What you should do: Restate the entries below in full, exactly as they read, but without pictures.

Raw data:
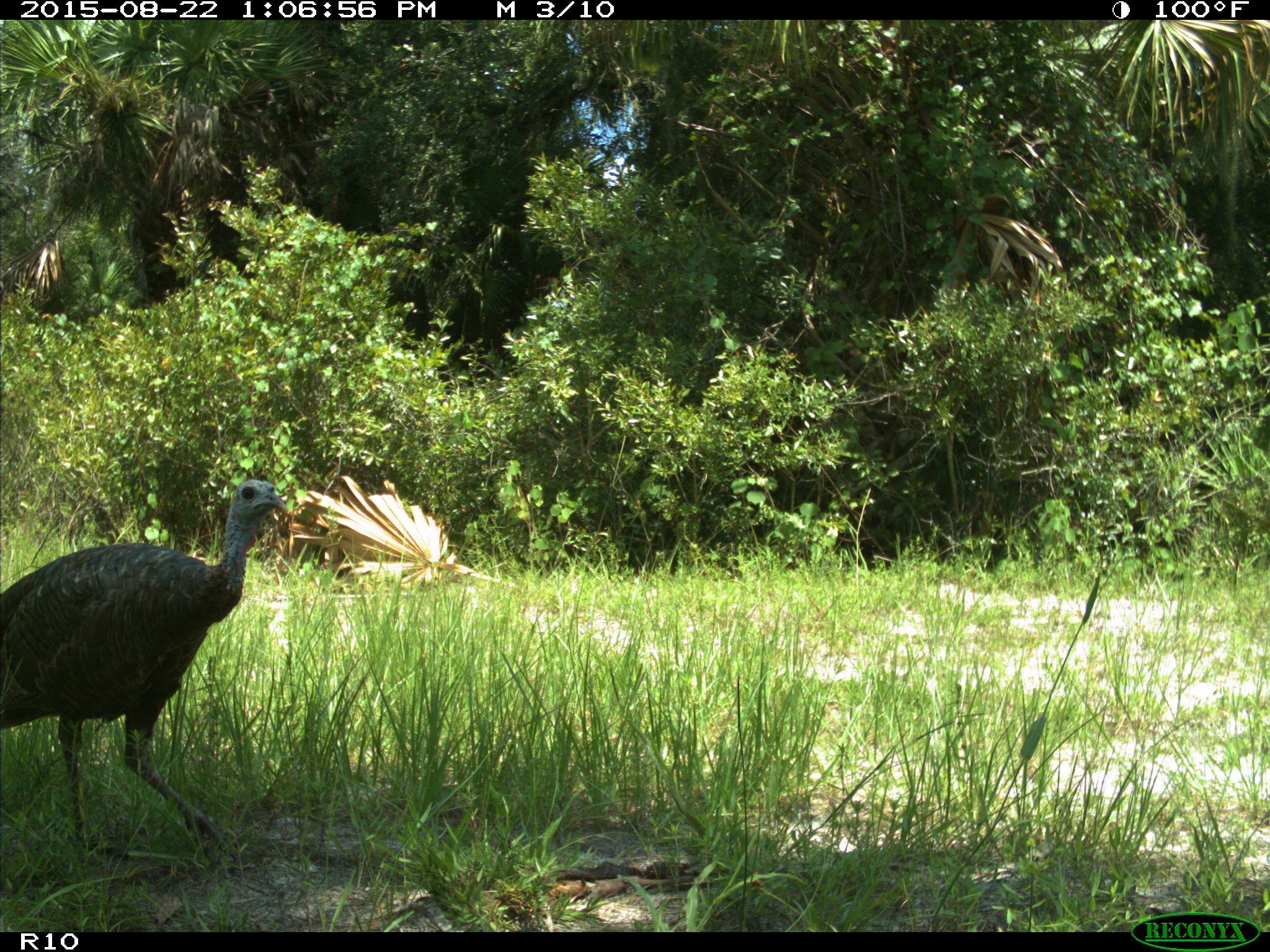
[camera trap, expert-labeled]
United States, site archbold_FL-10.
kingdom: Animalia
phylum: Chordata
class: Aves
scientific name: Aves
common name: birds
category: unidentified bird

Result:
[camera trap, expert-labeled]
United States, site archbold_FL-10.
kingdom: Animalia
phylum: Chordata
class: Aves
scientific name: Aves
common name: birds
category: unidentified bird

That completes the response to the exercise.